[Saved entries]
━━━

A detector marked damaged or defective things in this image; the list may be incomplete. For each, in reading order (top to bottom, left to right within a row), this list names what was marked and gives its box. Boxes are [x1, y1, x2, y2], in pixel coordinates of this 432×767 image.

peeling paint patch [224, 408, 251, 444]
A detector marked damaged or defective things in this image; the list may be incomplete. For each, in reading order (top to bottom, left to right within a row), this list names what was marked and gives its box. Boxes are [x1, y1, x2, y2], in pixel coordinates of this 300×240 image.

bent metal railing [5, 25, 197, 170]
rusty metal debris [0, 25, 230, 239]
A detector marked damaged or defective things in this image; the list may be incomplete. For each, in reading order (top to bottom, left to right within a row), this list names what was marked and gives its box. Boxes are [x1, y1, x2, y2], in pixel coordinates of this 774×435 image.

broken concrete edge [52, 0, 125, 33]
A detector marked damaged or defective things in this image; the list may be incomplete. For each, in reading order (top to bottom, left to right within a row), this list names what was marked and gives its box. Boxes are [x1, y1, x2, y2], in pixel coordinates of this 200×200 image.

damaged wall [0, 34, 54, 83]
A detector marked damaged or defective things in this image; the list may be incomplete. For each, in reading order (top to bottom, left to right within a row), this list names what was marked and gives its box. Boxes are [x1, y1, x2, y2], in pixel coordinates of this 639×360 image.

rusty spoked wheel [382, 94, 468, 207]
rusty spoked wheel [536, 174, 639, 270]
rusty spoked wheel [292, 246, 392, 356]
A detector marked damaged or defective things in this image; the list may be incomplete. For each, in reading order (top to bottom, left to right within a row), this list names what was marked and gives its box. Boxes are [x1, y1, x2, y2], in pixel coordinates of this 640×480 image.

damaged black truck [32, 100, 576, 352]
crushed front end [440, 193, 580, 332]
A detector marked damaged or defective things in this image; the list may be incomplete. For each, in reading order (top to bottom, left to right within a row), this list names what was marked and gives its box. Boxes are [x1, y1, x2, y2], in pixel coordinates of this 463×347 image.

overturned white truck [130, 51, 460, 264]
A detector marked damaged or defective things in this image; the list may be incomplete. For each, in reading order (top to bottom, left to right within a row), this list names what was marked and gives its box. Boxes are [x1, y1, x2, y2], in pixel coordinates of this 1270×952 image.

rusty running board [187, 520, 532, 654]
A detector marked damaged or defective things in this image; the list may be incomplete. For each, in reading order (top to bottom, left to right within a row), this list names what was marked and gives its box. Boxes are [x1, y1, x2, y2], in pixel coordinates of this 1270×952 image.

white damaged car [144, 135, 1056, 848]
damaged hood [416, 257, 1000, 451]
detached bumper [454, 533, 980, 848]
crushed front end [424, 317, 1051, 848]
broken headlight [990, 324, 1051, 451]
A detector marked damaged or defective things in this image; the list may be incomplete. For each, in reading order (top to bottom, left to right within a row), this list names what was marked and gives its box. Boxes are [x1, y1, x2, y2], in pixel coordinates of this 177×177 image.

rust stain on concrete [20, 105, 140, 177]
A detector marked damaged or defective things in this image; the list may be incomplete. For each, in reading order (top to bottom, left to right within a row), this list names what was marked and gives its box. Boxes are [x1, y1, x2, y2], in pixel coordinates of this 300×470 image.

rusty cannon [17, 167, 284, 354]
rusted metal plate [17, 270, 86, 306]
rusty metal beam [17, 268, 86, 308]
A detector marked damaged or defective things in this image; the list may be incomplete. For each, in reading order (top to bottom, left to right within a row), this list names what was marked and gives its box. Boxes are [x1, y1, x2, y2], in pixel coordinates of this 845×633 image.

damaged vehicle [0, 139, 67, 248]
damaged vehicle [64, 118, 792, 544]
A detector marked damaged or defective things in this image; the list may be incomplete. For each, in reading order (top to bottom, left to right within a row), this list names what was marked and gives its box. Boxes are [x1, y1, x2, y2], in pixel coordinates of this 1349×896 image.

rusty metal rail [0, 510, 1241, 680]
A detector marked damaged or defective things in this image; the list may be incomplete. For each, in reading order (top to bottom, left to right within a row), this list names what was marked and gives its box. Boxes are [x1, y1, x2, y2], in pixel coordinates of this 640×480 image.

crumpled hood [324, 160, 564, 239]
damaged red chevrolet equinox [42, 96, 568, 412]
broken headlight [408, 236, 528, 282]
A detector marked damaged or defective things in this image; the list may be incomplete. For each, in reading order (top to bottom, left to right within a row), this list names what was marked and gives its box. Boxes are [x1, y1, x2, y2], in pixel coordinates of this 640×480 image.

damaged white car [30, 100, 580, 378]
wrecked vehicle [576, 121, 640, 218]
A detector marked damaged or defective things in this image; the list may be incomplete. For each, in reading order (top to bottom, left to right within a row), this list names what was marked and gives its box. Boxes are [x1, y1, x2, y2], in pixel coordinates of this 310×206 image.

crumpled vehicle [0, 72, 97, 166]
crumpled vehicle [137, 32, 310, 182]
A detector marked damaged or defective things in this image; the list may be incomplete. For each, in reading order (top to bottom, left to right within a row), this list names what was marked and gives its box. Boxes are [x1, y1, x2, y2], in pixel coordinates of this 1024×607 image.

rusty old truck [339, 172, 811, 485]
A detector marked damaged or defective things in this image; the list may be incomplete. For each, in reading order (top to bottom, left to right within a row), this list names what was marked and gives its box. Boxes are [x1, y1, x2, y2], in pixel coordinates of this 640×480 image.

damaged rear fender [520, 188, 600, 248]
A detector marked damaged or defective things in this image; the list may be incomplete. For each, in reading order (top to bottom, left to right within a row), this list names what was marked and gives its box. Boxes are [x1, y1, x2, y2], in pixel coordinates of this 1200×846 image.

━━━

• [Exercise objective]
Copy each line above exactly as it stands.

• [Result of this exercise]
A detector marked damaged or defective things in this image; the list may be incomplete. For each, in reading order (top to bottom, left to right within a row), this list names what was marked and gives its box. Boxes are [x1, y1, x2, y2], in pixel coordinates of this 432×767 image.

peeling paint patch [224, 408, 251, 444]
A detector marked damaged or defective things in this image; the list may be incomplete. For each, in reading order (top to bottom, left to right within a row), this list names what was marked and gives its box. Boxes are [x1, y1, x2, y2], in pixel coordinates of this 300×240 image.

bent metal railing [5, 25, 197, 170]
rusty metal debris [0, 25, 230, 239]
A detector marked damaged or defective things in this image; the list may be incomplete. For each, in reading order (top to bottom, left to right within a row), this list names what was marked and gives its box. Boxes are [x1, y1, x2, y2], in pixel coordinates of this 774×435 image.

broken concrete edge [52, 0, 125, 33]
A detector marked damaged or defective things in this image; the list may be incomplete. For each, in reading order (top to bottom, left to right within a row), this list names what was marked and gives its box. Boxes are [x1, y1, x2, y2], in pixel coordinates of this 200×200 image.

damaged wall [0, 34, 54, 83]
A detector marked damaged or defective things in this image; the list may be incomplete. For each, in reading order (top to bottom, left to right within a row), this list names what was marked and gives its box. Boxes are [x1, y1, x2, y2], in pixel coordinates of this 639×360 image.

rusty spoked wheel [382, 94, 468, 207]
rusty spoked wheel [536, 174, 639, 270]
rusty spoked wheel [292, 246, 392, 356]
A detector marked damaged or defective things in this image; the list may be incomplete. For each, in reading order (top to bottom, left to right within a row), this list names what was marked and gives its box. Boxes are [x1, y1, x2, y2], in pixel coordinates of this 640×480 image.

damaged black truck [32, 100, 576, 352]
crushed front end [440, 193, 580, 332]
A detector marked damaged or defective things in this image; the list may be incomplete. For each, in reading order (top to bottom, left to right within a row), this list names what was marked and gives its box. Boxes are [x1, y1, x2, y2], in pixel coordinates of this 463×347 image.

overturned white truck [130, 51, 460, 264]
A detector marked damaged or defective things in this image; the list may be incomplete. For each, in reading order (top to bottom, left to right within a row), this list names what was marked and gives its box. Boxes are [x1, y1, x2, y2], in pixel coordinates of this 1270×952 image.

rusty running board [187, 520, 532, 654]
A detector marked damaged or defective things in this image; the list may be incomplete. For each, in reading order (top to bottom, left to right within a row), this list names what was marked and gives its box. Boxes are [x1, y1, x2, y2], in pixel coordinates of this 1270×952 image.

white damaged car [144, 135, 1056, 848]
damaged hood [416, 257, 1000, 451]
detached bumper [454, 533, 980, 848]
crushed front end [424, 317, 1051, 848]
broken headlight [990, 324, 1051, 451]
A detector marked damaged or defective things in this image; the list may be incomplete. For each, in reading order (top to bottom, left to right within a row), this list names what was marked and gives its box. Boxes are [x1, y1, x2, y2], in pixel coordinates of this 177×177 image.

rust stain on concrete [20, 105, 140, 177]
A detector marked damaged or defective things in this image; the list may be incomplete. For each, in reading order (top to bottom, left to right within a row), this list names what was marked and gives its box. Boxes are [x1, y1, x2, y2], in pixel coordinates of this 300×470 image.

rusty cannon [17, 167, 284, 354]
rusted metal plate [17, 270, 86, 306]
rusty metal beam [17, 268, 86, 308]
A detector marked damaged or defective things in this image; the list may be incomplete. For each, in reading order (top to bottom, left to right within a row), this list names what was marked and gives its box. Boxes are [x1, y1, x2, y2], in pixel coordinates of this 845×633 image.

damaged vehicle [0, 139, 67, 248]
damaged vehicle [64, 118, 792, 544]
A detector marked damaged or defective things in this image; the list may be incomplete. For each, in reading order (top to bottom, left to right within a row), this list names what was marked and gives its box. Boxes are [x1, y1, x2, y2], in pixel coordinates of this 1349×896 image.

rusty metal rail [0, 510, 1241, 680]
A detector marked damaged or defective things in this image; the list may be incomplete. For each, in reading order (top to bottom, left to right within a row), this list names what was marked and gives its box. Boxes are [x1, y1, x2, y2], in pixel coordinates of this 640×480 image.

crumpled hood [324, 160, 564, 239]
damaged red chevrolet equinox [42, 96, 568, 412]
broken headlight [408, 236, 528, 282]
A detector marked damaged or defective things in this image; the list may be incomplete. For each, in reading order (top to bottom, left to right within a row), this list names what was marked and gives its box. Boxes are [x1, y1, x2, y2], in pixel coordinates of this 640×480 image.

damaged white car [30, 100, 580, 378]
wrecked vehicle [576, 121, 640, 218]
A detector marked damaged or defective things in this image; the list may be incomplete. For each, in reading order (top to bottom, left to right within a row), this list names what was marked and gives its box. Boxes are [x1, y1, x2, y2], in pixel coordinates of this 310×206 image.

crumpled vehicle [0, 72, 97, 166]
crumpled vehicle [137, 32, 310, 182]
A detector marked damaged or defective things in this image; the list may be incomplete. For each, in reading order (top to bottom, left to right within a row), this list names what was marked and gives its box. Boxes are [x1, y1, x2, y2], in pixel coordinates of this 1024×607 image.

rusty old truck [339, 172, 811, 485]
A detector marked damaged or defective things in this image; the list may be incomplete. For each, in reading order (top to bottom, left to right within a row), this list names what was marked and gives its box. Boxes are [x1, y1, x2, y2], in pixel coordinates of this 640×480 image.

damaged rear fender [520, 188, 600, 248]
A detector marked damaged or defective things in this image; the list may be incomplete. For each, in reading order (top to bottom, left to right within a row), this list names what was marked and gives its box. Boxes are [x1, y1, x2, y2], in pixel coordinates of this 1200×846 image.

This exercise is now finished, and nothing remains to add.